The NYFR-OIS 1-month spread is finally responding, and appears headed for a return to the normal margin of 50 basis points (0.50%). Not unexpected when you consider that the Fed has injected more dollars into the financial system than the annual GDP of a country like Australia. We will have to wait to see the long term impact of such a huge injection of funds.
The Dow formed an inside day on Friday, signaling uncertainty. Strong volume on Thursday indicates short-term support. Reversal above Thurday's high would indicate a test of resistance at 10000. Breakout below the low would warn of another test of support at 8000.
Long Term: The primary trend is down and breakout below 8000 would test the band of support between 7000 and 7300; the 50 percent retracement level for Fibonacci followers.

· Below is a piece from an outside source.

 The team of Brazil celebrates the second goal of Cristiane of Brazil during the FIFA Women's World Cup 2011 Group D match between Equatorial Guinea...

Recovery above 10000 is less likely. And would not signal a primary trend change — unless there is a breakout above primary resistance between 11800 and 12000.
The 50-year chart shows the end of a 30-year bull trend, with a break below the long-term trend channel. Respect of support between 7000 and 7300 would suggest a lengthy period of consolidation, similar to the stagflation of the 1970s. We can be thankful that the man who fixed the stagflation of the 1970s is still around. Our best chance is that Paul Volcker is appointed to an influential position in Treasury or the Fed.

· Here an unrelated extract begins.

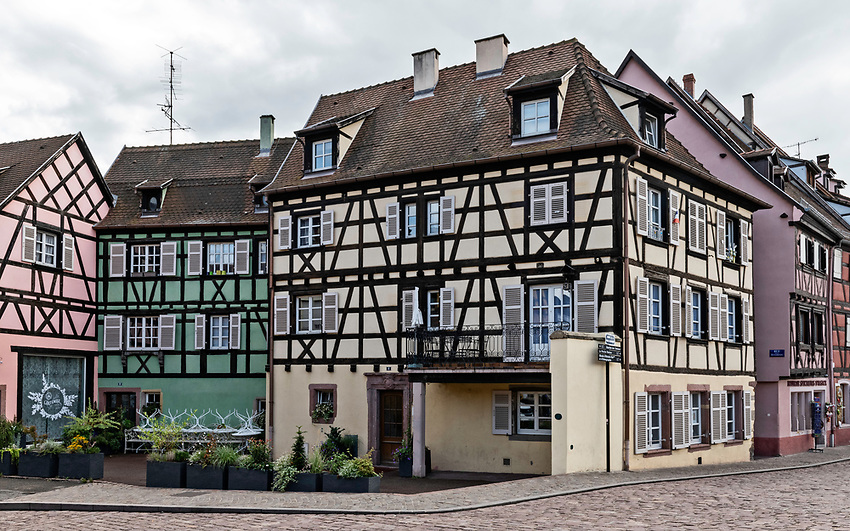 A street corner with colorful half-timbered houses in Colmar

Failure of support at 7000 would warn of a bear trend. The worst case scenario would be a bear trend similar to the early 1930s. The equivalent of a return to the 1987 low, but this remains unlikely at present.
An S&P 500 breakout above 1000 would signal a bear market rally, often referred to as a suckers rally — like the early 1930 rally on the Dow chart above. Reversal below 850 would test the band of support between 780 and 800. Failure of support would warn of a strong bear trend. Twiggs Money Flow (13-week) continues in a downward trend channel. The higher low will only be significant if there is a breakout from the trend channel.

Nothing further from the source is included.